Delle quasi cinquecento nuove infezioni da Hiv scoperte in Lombardia nel 2023 – 491 su 2.349 in tutta Italia,...
Delle quasi cinquecento nuove infezioni da Hiv scoperte in Lombardia nel 2023 – 491 su 2.349 in tutta Italia, una su cinque -, circa duecento, cioè due su cinque, sono state diagnosticate tra Milano e hinterland. "Un dato atteso: le aree metropolitane, con più occasioni d’incontri, sono più a rischio. È così in tutta Europa", chiarisce Paolo Bonfanti (in foto), professore di Malattie infettive alla Bicocca e primario all’Irccs San Gerardo di Monza, che con il collega Antonio Di Biagio del San Martino di Genova presiede il dodicesimo workshop del Cisai (Cooordinamento italiano per lo studio dell’allergia in infezione da Hiv) in corso in un hotel di Porta Nuova a Milano. Gli esperti ragionano su "tollerabilità dei farmaci antinfettivi e co-morbilità associate all’infezione da Hiv" in una popolazione di pazienti che, grazie alle terapie che hanno trasformato la malattia letale di trenta-quarant’anni fa in una patologia cronica, arrivano all’età in cui l’immunodeficienza si confronta coi problemi dell’invecchiamento.
Ma un altro problema tormenta gli infettivologi: le diagnosi sono tornate ad aumentare. "Ci si attendeva un rimbalzo, dopo due anni di pandemia che hanno segnato un picco negativo perché le persone non uscivano a fare i test e c’erano meno occasioni di contagio – osserva il professor Bonfanti –. Ma anche se non siamo tornati ai numeri di quindici anni fa, quando in Italia si diagnosticavano quattromila infezioni all’anno, il calo che avevamo visto dal 2010 al 2019 si è interrotto". Le infezioni crescono tra i più giovani, popolazione che negli ultimi dieci anni in Europa ha visto una vera esplosione di altre infezioni sessualmente trasmesse come sifilide (raddoppiate) e gonorrea (triplicate), ma nel post-pandemia l’incremento più significativo ha riguardato quarantenni.
"Quel che più ci preoccupa - sottolinea Bonfanti – è che metà dei nuovi casi ci arrivano quando già hanno manifestato sintomi.

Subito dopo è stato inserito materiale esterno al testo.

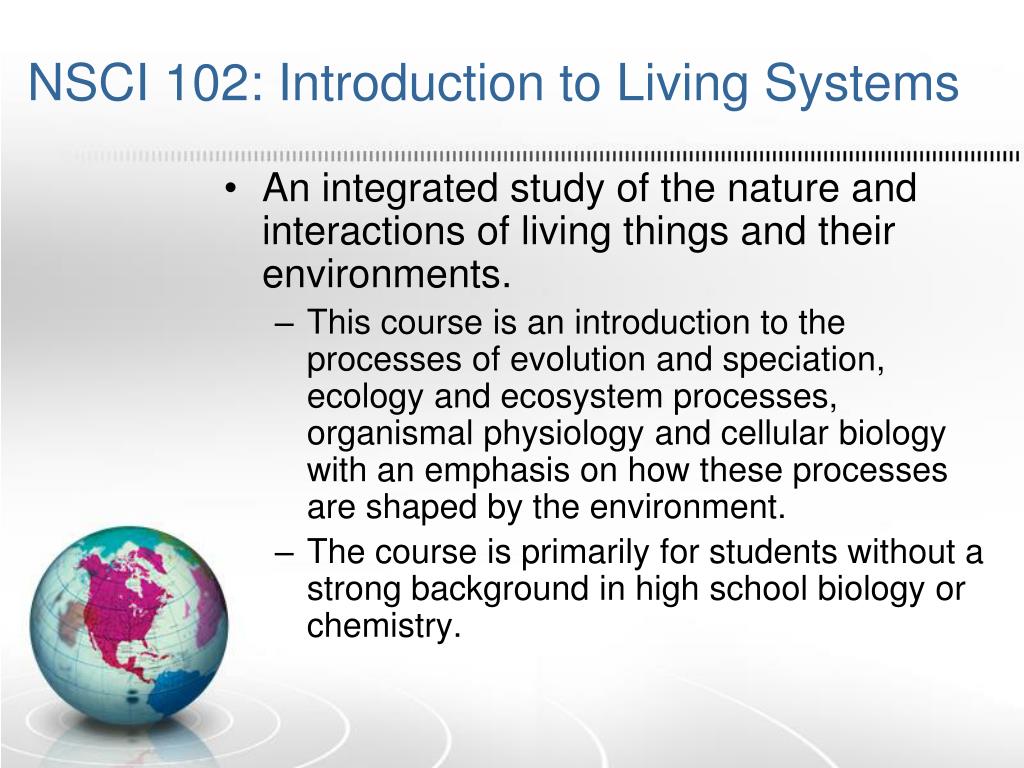 NSCI 102: Introduction to Living Systems

• An integrated study of the nature and interactions of living things and their environments.

– This course is an introduction to the processes of evolution and speciation, ecology and ecosystem processes, organismal physiology and cellular biology with an emphasis on how these processes are shaped by the environment.

– The course is primarily for students without a strong background in high school biology or chemistry.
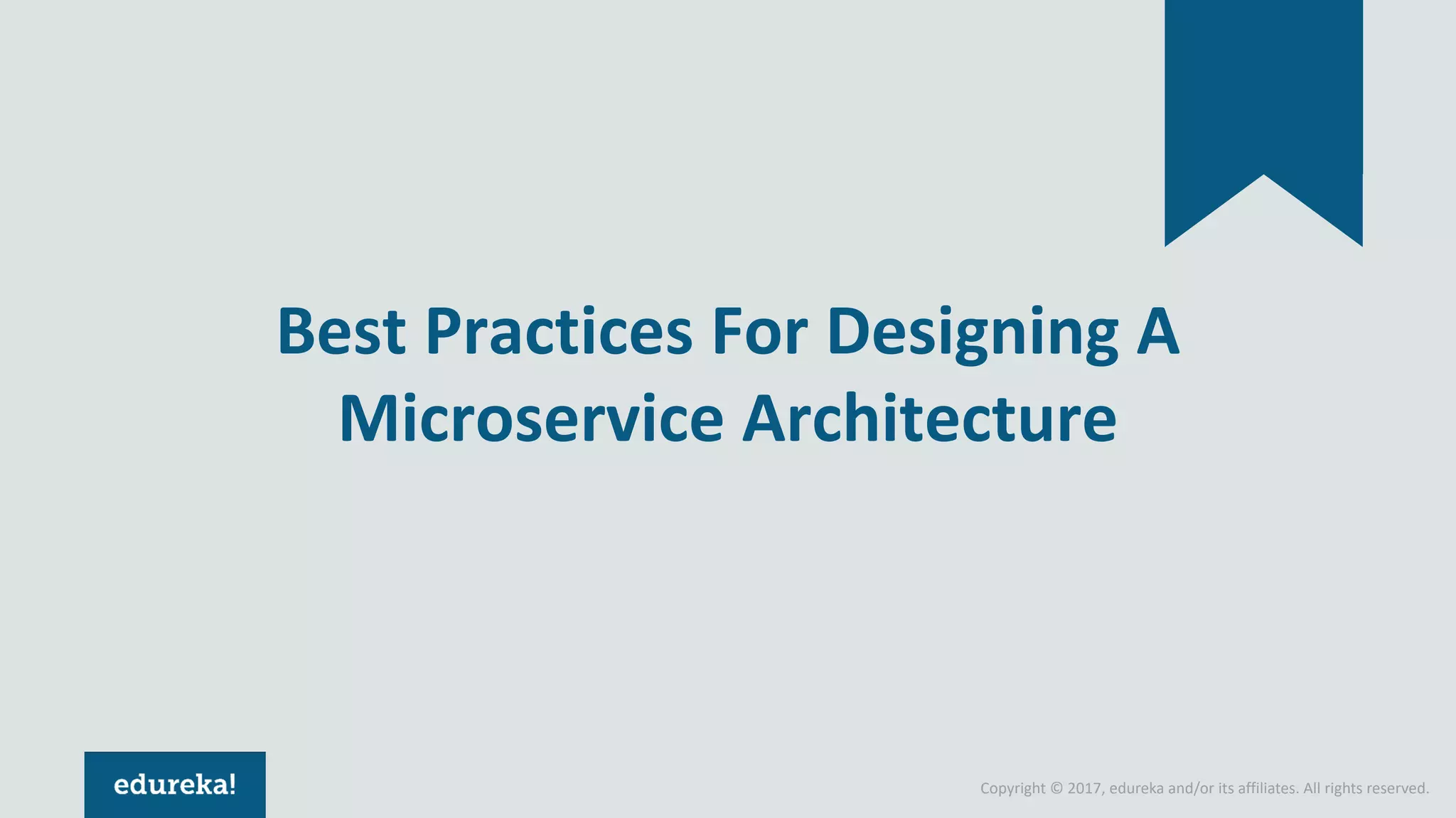 Best Practices For Designing A Microservice Architecture

edureka!

Copyright © 2017, edureka and/or its affiliates. All rights reserved.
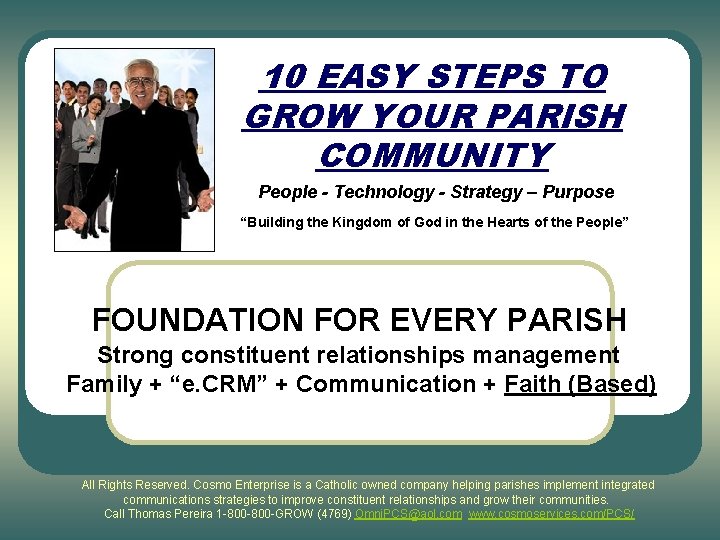 10 EASY STEPS TO GROW YOUR PARISH COMMUNITY

People - Technology - Strategy – Purpose

"Building the Kingdom of God in the Hearts of the People"

FOUNDATION FOR EVERY PARISH

Strong constituent relationships management

Family + "e.CRM" + Communication + Faith (Based)

All Rights Reserved. Cosmo Enterprise is a Catholic owned company helping parishes implement integrated communications strategies to improve constituent relationships and grow their communities. Call Thomas Pereira 1-800-800-GROW (4769) OmniPCS@aol.com www.cosmoservices.com/PCS/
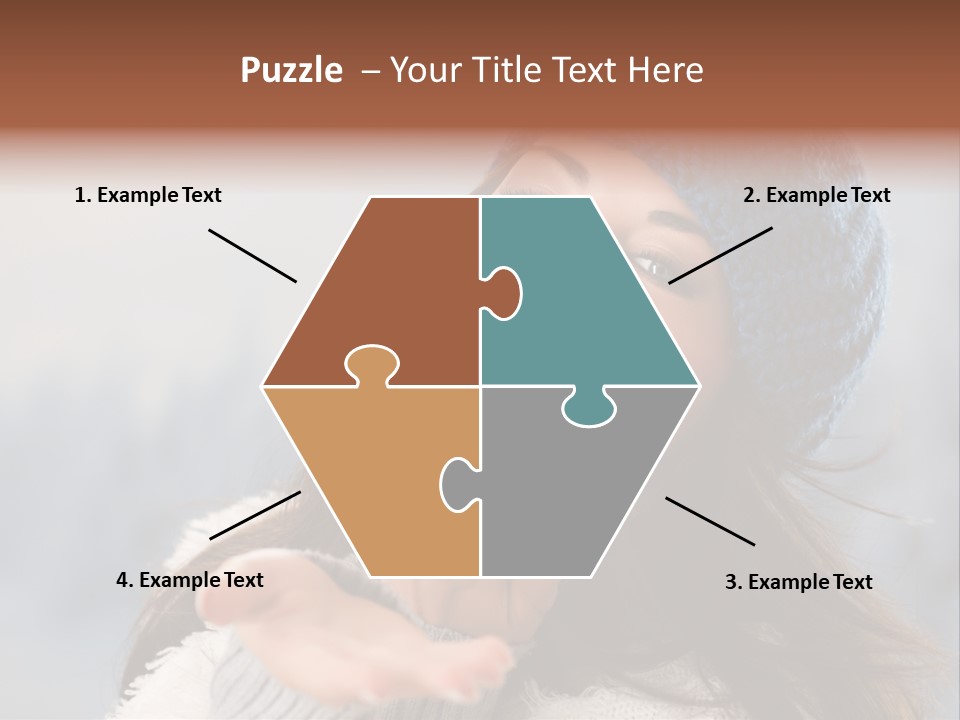 Puzzle – Your Title Text Here

1. Example Text

2. Example Text

4. Example Text

3. Example Text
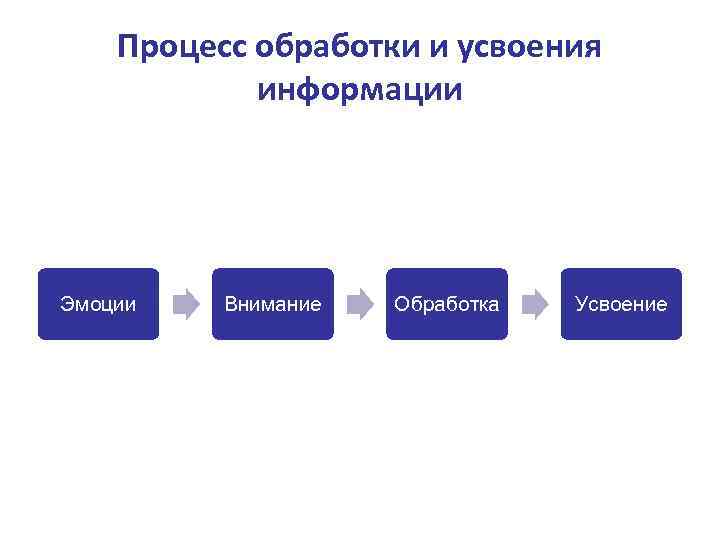 Процесс обработки и усвоения информации

Эмоции

Внимание

Обработка

Усвоение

E questo ha conseguenze", sia sulla diffusione del virus che sulla loro possibilità di curarsi con terapie che oggi includono iniezioni "long acting" che sollevano i pazienti dalla pillola quotidiana e PrEP, profilassi pre-esposizione per persone ad alto rischio come i partner dei sieropositivi: "Trattare la malattia in fase avanzata è molto diverso rispetto a farlo tempestivamente - conclude Bonfanti –. Dobbiamo migliorare le campagne di screening".